(Work required): Return the records word for word. Any pictures in them are not part of the copy.

(Raw data):
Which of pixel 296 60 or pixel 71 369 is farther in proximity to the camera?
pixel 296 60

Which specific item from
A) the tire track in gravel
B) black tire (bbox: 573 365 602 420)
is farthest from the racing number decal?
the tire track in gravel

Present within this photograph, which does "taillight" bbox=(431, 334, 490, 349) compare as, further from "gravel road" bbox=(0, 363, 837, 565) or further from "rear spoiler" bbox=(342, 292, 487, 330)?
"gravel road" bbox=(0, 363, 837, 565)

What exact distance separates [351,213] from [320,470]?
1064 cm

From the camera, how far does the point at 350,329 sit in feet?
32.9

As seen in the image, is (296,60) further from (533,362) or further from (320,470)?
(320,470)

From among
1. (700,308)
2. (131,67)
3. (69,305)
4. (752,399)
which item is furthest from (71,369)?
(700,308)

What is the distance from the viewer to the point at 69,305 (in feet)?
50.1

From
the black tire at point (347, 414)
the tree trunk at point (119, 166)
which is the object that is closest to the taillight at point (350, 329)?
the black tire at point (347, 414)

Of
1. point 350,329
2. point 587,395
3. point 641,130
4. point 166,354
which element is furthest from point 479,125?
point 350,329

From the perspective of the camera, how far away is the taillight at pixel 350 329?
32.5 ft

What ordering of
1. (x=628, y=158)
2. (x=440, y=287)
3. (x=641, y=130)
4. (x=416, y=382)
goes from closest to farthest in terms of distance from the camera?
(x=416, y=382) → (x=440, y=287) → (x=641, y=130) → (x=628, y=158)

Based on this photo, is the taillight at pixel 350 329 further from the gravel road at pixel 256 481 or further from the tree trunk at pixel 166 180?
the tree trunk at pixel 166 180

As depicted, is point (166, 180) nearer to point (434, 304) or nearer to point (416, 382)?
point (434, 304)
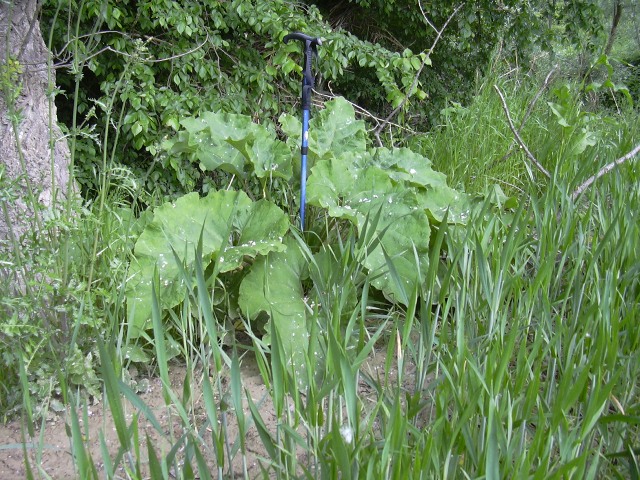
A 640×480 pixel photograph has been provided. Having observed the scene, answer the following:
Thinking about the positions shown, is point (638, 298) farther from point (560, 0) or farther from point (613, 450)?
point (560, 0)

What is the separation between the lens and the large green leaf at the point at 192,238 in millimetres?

(Exercise answer):
Which of pixel 296 60 or pixel 71 369 is farther in proximity to the camera?
pixel 296 60

Which specific item from
A) the tire track in gravel
B) black tire (bbox: 573 365 602 420)
is farthest from the racing number decal?
the tire track in gravel

Present within this photograph, which does "taillight" bbox=(431, 334, 490, 349) compare as, further from "gravel road" bbox=(0, 363, 837, 565) or further from "rear spoiler" bbox=(342, 292, 487, 330)?
"gravel road" bbox=(0, 363, 837, 565)

What exact distance separates [351,213] from [320,470]?
1064 cm

From the camera, how far does the point at 350,329 sit in feet?
32.9

As seen in the image, is (296,60) further from (533,362) or further from (320,470)?
(320,470)

From among
1. (700,308)
2. (131,67)
3. (69,305)
4. (752,399)
which item is furthest from (71,369)?
(700,308)

What is the distance from the viewer to the point at 69,305 (in feet)?
50.1

From
the black tire at point (347, 414)
the tree trunk at point (119, 166)
which is the object that is closest to the taillight at point (350, 329)?
the black tire at point (347, 414)

Of
1. point 350,329
2. point 587,395
3. point 641,130
4. point 166,354
which element is furthest from point 479,125?
point 350,329

From the perspective of the camera, how far away is the taillight at pixel 350 329?
32.5 ft

What ordering of
1. (x=628, y=158)
2. (x=440, y=287)
3. (x=641, y=130)
4. (x=416, y=382)
goes from closest to farthest in terms of distance from the camera?
(x=416, y=382) → (x=440, y=287) → (x=641, y=130) → (x=628, y=158)

Based on this photo, is the taillight at pixel 350 329 further from the gravel road at pixel 256 481 or further from the tree trunk at pixel 166 180?
the tree trunk at pixel 166 180

As depicted, is point (166, 180) nearer to point (434, 304) or nearer to point (416, 382)?
point (434, 304)
A 640×480 pixel photograph has been provided. Having observed the scene, answer the following:
Thinking about the positions shown, is point (638, 298) farther from point (560, 0) or farther from point (613, 450)?
point (560, 0)

What is the separation between the lens and the large green leaf at the point at 192,238 in millimetres?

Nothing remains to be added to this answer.